* **REQUIRED WORK**:
A. Please reproduce the Bhushan Ekbote passage word for word between "The factor that" and "a daily basis.", inclusive.
B. Carry on the Bhushan Ekbote passage from its final sentence, writing what comes next in that text rather than in the listing.

* **SOURCE PASSAGE**:
┌────────

Bhushan Ekbote jumped onto Sales Operations Demystified to share his knowledge and experience in Sales Operations. Check out all the other episodes of Sales Operations Demystified here
You can learn more about:
An interesting Journey to the Demand Side of the Business
Bhushan’s entry into sales operations was more an accident than an informed decision. Whilst working at Seagate, he got introduced to the demand side of the business and the mechanical engineer in him was quickly fascinated by forecasting cycles, processes, and the models in which they are built. Luckily, he got his break into this intriguing side of the business when Seagate was establishing its cloud division.
Here, he started off with demand planning and building models, and within his six and a half years he developed great experience in different segments of sales operations. His interest pushed him to venture deeper into the field, allowing him to enhance his portfolio as he gained more knowledge.
The factor that attracted Bhushan most to sales operations was the dynamism of the department. It was exciting for him that even though you might know about your product, the macroeconomic changes that come with it can quickly change the dynamics of the market. Hence, there is no boring day as new challenges emerge on a daily basis.
Experience of working at Dell’s vs. smaller organizations
The culture at Dell is not something that you would expect from such a big organization; it is comparatively more dynamic and agile. Bhushan explained that Dell believes in ‘theory of abundance’, i.e. the market is “always bigger” and there is always a room to make the pie bigger and that you don’t have to just take market share from competitors. At Dell, they work on how to improve the less successful departments to improve overall performance.

└────────

* **RAW DATA**:

┌────────

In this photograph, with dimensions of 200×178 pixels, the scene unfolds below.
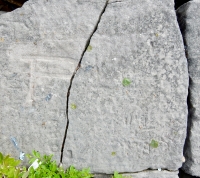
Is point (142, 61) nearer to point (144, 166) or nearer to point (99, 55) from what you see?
point (99, 55)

└────────

* **PER-TASK OUTPUTS**:
A.
The factor that attracted Bhushan most to sales operations was the dynamism of the department. It was exciting for him that even though you might know about your product, the macroeconomic changes that come with it can quickly change the dynamics of the market. Hence, there is no boring day as new challenges emerge on a daily basis.

B.
Bhushan now works from the strategic side of sales operations, more focused on the best use of resources while managing a big pool of 30,000 sales representatives, in smaller organizations he would be more tactical. We have seen this time and time again with guests… if you want to be strategic: move to a big company and if you want to be “hands on” then join a startup.
#1 sales metric – daily activity
For Bhushan, a metric that actually influences performance simply cannot be based upon the results or the pipeline structure. Pipeline is not something that can be worked upon directly, rather the activities that build up the pipeline need to be optimised to influence revenue.
He feels that the track of daily activities is the number one metric to measure in order to influence performance, which understandably will vary from one organization to another. For a smaller organization, trackable activities might just be daily emails or phone calls, but for the enterprise organizations, this may refer to the number of people attached to an opportunity. Hence, the daily activities for judging the performance may vary across different types of organizations.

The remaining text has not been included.